Самого Ильи дома не оказалось — он был в кузнице, и за ним побежала девочка, такая же черноглазая и смуглая, как мать. И вообще, как заметил сейчас Лукашин, которому лишь однажды доводилось заходить к Нетесовым, и остальные дети — два диковатых мальчика, настороженно поглядывавших на них с печи, — походили на Марью: ничего от светлого голубоглазого отца в них не было.
Марья встретила их не то чтобы сдержанно — враждебно. Подняла черные колючие глаза от белья, которое чинила, сидя на железной кровати местной ковки, буркнула что-то вроде: «Проходите», — и больше на них не взглянула. Сидела, затягивала одну за другой дыры на ребячьих рубашках и одновременно ногой в валенке, на которой была надета петля, качала зыбку, наглухо завешенную старым ситцевым сарафаном.
Ганичева, однако, этот прием не смутил — за свою многолетнюю службу он навидался еще и не такого.
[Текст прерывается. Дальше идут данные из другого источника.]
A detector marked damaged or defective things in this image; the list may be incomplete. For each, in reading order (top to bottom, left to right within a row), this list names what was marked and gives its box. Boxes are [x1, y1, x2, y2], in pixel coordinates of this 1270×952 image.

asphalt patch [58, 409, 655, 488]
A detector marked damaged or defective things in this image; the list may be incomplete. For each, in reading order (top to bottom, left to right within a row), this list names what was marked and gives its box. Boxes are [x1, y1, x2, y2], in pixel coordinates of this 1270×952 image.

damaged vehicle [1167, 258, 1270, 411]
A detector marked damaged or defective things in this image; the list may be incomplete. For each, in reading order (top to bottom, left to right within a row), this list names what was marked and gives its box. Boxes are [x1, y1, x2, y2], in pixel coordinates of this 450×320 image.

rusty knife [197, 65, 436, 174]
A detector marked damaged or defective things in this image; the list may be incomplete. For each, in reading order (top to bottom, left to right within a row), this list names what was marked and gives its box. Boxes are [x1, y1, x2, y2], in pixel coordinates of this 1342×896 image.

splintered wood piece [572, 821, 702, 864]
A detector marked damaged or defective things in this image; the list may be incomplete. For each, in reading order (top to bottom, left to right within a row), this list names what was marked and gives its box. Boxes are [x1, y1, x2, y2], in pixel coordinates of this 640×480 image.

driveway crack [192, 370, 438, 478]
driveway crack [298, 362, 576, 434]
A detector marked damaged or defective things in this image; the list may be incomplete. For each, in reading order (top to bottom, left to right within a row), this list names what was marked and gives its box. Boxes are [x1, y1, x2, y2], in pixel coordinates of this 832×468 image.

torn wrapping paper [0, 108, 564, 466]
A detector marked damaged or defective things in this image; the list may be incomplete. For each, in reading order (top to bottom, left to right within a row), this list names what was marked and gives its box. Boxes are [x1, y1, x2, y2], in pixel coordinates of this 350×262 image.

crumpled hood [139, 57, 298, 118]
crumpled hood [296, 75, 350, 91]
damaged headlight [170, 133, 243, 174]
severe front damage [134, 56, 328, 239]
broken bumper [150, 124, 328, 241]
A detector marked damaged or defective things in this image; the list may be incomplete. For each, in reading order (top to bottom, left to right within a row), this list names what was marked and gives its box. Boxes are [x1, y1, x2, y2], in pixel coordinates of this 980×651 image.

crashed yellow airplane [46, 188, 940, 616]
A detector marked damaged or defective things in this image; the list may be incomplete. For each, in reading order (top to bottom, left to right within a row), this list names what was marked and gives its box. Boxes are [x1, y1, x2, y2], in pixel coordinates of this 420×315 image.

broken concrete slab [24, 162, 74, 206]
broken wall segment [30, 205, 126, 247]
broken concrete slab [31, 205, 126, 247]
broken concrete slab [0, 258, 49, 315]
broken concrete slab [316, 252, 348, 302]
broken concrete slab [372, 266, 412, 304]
Ганичев запросто, по-домашнему снял свое пальто холодное, без ваты пальтишко из грубого черного сукна, какие и в войну и после войны выдавали по талонам, — повесил на вешалку возле дверей и, потряхивая головой — он с детства прихрамывал, — направился к печи.
Что-то детское, радостное проступило на его бескровном, постном лице, когда он назябшими руками нашарил теплые кирпичины. Он обернулся к Лукашину, кивком приглашая его по-товарищески разделить тепло, затем поднял голову кверху:
— Дыр на печи еще не навертели?
Ребятам очень понравилась шутка чужого дяди. Они громко рассмеялись, затрещали лучиной…
— Тише вы, дьяволята! Уймитесь! — закричала на них мать. Закричала грубо, по-бабьи, с явным расчетом поставить на место Ганичева. И Лукашину вдруг стало обидно за Ганичева.
Все ругают, клянут человека, все стараются сорвать на нем свою злость, а ежели разобраться, разве он виноват? Для себя старается?
Заем, налоги, хлебозаготовки, лес — все уполномоченный! Тащись к дьяволу на кулички. В дождь, в мороз, в бездорожье. И хорошо бы на подводе, на машине, а то ведь и пехом, на одиннадцатом номере. Четыре дня назад, когда Лукашин вернулся домой с лесозаготовок, — звонок из райкома: Ганичева к телефону.
— Какого Ганичева?
— Как? Разве он еще не у вас — вчера утром к вам вышел? Ну, значит, на Синельге загорает.
И точно — Ганичев, совершенно закоченевший, сидел у сбитого моста через Синельгу. Сидел и ждал какой-нибудь подмоги, чтобы перебраться за бурно разлившуюся речку.
И подобных случаев немало было за многолетнюю службу у Ганичева. А жаловаться? Облегчить себя руганью? Заручиться сочувствием других? Ни-ни-ни! Улыбайся, бодрись, агитируй, хотя бы у тебя при этом кишки лопались от голода.